Fast Company published another study that explores ChatGPT’s ability to write job posts and feedback and how it performs regarding gender bias. When the tool was asked to generate real-world examples of workplace feedback, men were more likely to be described as ambitious and confident. At the same time, women were more likely to be described as collaborative, helpful, and opinionated. This suggests that ChatGPT’s gender bias highlights the need for companies to improve their feedback practices and eliminate demographically polarized feedback.
Sadly, racism in chatbots isn’t new. Microsoft’s 2016 chatbot, Tay, was a prime example of the consequences of designing AI to imitate human behavior without considering potential harm. Tay’s quick descent into racist and offensive language revealed myopia bred by the tech industry’s lack of diversity. Tay was designed to win over young consumers. However, its use as a tool for harassment also highlighted the need for more women in technology and for the industry to listen to those already present.

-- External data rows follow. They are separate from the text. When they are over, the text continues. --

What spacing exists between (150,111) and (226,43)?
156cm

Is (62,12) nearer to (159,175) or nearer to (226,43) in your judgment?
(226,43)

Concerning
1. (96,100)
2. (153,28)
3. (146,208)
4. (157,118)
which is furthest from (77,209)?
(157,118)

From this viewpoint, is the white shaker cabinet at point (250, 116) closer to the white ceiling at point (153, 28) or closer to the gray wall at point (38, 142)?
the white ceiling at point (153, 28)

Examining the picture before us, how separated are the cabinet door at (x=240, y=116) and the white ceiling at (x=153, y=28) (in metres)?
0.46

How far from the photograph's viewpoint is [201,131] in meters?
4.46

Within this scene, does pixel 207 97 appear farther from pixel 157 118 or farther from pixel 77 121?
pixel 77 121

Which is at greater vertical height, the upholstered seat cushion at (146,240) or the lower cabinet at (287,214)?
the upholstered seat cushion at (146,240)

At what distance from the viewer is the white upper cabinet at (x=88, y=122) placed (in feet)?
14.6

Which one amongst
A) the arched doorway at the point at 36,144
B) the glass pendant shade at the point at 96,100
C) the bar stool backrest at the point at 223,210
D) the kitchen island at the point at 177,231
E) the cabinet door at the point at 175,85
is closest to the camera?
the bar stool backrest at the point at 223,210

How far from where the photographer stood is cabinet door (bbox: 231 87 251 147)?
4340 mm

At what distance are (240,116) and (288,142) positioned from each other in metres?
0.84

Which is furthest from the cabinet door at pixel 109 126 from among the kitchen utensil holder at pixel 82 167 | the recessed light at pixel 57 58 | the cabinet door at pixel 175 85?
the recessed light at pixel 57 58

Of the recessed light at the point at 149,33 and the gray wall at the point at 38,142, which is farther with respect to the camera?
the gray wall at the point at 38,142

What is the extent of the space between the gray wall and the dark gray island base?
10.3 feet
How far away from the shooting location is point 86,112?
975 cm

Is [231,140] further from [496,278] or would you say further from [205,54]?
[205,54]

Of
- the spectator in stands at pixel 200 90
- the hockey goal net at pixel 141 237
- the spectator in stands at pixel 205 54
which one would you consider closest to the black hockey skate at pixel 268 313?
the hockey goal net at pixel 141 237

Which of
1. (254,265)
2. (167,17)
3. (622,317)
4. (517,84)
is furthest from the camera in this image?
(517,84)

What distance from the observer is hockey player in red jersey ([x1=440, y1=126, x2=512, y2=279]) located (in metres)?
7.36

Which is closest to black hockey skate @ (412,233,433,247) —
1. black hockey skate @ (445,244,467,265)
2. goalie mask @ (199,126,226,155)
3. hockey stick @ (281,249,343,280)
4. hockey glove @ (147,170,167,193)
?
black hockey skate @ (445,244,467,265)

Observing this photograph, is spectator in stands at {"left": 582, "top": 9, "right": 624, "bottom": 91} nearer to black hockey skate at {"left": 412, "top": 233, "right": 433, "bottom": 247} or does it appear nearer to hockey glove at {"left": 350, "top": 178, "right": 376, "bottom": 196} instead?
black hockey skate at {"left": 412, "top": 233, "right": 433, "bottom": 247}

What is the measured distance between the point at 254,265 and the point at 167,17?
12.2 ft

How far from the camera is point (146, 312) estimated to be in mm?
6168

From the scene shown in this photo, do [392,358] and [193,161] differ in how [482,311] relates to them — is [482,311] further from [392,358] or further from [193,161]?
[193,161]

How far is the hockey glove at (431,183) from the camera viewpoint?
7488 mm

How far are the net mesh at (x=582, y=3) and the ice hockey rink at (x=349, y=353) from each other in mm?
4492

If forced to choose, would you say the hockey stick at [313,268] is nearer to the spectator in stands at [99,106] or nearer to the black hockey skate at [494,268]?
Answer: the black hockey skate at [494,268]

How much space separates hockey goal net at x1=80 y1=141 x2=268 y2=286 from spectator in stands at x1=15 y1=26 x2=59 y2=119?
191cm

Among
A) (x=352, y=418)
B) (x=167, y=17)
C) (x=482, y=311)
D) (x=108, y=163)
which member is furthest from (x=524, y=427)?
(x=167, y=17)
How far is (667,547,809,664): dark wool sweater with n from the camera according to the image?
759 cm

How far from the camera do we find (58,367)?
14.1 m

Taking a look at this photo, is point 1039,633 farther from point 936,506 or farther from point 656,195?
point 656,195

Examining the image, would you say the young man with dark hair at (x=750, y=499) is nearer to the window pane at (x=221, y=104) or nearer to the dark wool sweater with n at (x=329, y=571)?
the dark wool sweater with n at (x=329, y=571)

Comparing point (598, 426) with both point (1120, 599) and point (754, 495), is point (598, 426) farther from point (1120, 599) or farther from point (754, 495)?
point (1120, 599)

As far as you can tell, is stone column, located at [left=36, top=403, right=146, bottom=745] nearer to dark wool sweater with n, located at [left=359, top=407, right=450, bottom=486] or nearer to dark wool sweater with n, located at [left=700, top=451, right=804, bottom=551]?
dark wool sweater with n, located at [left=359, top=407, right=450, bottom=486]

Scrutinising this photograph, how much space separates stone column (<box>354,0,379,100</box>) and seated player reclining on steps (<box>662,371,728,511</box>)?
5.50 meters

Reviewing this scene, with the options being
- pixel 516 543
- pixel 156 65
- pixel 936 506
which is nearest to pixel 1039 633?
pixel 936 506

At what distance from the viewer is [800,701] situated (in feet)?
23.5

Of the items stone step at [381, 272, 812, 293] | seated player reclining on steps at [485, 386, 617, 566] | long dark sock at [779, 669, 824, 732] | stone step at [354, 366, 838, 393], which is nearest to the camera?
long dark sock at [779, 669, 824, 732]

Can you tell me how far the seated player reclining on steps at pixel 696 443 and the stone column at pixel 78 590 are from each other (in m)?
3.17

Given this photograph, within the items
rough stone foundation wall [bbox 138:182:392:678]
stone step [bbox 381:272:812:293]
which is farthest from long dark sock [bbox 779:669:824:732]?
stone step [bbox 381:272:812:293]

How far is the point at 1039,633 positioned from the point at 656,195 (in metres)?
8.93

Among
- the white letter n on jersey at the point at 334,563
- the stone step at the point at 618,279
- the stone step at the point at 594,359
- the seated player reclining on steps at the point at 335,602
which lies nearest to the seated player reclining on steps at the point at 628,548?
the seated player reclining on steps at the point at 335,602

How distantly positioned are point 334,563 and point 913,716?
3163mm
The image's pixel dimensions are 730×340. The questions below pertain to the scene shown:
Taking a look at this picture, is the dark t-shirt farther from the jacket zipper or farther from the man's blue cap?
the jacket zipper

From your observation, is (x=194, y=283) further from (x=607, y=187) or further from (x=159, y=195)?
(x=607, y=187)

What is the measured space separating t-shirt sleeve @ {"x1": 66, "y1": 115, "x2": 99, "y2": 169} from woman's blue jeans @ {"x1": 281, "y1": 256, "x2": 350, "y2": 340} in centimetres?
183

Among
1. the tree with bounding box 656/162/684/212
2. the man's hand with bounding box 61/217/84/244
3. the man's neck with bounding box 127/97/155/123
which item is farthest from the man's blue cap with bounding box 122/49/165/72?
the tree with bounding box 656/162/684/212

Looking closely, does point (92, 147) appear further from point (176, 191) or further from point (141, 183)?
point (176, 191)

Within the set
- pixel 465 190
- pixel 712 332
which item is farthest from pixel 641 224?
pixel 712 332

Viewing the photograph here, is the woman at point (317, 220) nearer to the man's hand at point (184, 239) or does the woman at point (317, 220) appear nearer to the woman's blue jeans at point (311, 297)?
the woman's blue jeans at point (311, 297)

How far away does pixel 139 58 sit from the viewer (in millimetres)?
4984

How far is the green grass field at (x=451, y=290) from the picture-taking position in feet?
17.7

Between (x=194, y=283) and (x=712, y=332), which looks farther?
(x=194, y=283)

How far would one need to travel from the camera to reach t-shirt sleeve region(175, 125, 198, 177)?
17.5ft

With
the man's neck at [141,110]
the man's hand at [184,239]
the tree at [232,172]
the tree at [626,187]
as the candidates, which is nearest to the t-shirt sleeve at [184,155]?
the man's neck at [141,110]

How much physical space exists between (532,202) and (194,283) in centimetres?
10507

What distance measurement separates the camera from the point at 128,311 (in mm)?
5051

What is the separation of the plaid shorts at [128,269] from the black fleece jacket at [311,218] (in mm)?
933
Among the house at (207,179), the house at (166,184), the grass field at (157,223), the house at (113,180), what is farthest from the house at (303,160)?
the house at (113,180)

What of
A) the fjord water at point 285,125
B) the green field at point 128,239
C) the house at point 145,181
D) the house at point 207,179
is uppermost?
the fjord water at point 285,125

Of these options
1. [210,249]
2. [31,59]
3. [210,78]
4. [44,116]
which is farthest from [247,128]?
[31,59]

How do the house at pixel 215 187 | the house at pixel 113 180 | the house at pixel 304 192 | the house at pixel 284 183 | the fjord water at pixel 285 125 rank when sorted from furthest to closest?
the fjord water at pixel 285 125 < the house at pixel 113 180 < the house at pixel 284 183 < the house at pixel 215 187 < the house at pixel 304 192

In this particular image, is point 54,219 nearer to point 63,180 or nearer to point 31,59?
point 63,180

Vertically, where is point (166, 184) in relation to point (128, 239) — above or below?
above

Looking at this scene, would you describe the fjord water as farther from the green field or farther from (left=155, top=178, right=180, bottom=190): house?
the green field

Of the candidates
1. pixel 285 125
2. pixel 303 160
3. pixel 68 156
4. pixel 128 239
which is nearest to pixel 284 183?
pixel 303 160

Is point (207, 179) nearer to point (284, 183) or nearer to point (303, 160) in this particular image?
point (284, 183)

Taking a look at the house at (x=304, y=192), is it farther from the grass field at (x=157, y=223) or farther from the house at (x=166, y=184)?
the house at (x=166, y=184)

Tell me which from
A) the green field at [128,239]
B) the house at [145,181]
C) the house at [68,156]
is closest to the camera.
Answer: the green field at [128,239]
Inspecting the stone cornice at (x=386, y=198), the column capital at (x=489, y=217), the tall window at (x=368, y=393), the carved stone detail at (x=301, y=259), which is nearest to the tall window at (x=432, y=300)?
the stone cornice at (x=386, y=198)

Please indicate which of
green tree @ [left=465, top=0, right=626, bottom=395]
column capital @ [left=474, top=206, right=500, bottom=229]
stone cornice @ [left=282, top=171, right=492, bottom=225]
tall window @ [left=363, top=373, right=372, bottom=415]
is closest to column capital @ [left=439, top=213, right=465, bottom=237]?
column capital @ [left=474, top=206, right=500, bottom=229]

Best practices for creating unbiased generative AI
Industry thought leaders and experts have already come to a consensus on the best methods to create fair generative AI. These include:
- Using diverse data when training the machine learning algorithms
- Testing the system for bias before deploying it
- Ensuring that the system is transparent and explainable
- Using algorithms that are designed to be less biased
Workplace diversity also plays a crucial role in AI development. By including individuals from diverse backgrounds and perspectives in the development process, we can ensure that AI systems represent the population and are less likely to perpetuate harmful stereotypes. Diversity can also lead to more innovative and effective solutions.
Future implications for generative AI and bias
The future implications of generative AI and bias are significant. As generative AI becomes more advanced and widespread, it is vital to ensure that it is not perpetuating harmful stereotypes or leading to unfair treatment of individuals.
Bias in generative AI is a serious problem that must be addressed, and as we have seen in recent years, consumer demand can be a significant driver of change. The longer these issues are allowed to exist in the marketplace, the harder it will be to roll back the damage already done. So try some of these AI tools, and when you discover examples of bias, inform the developers of your disappointment.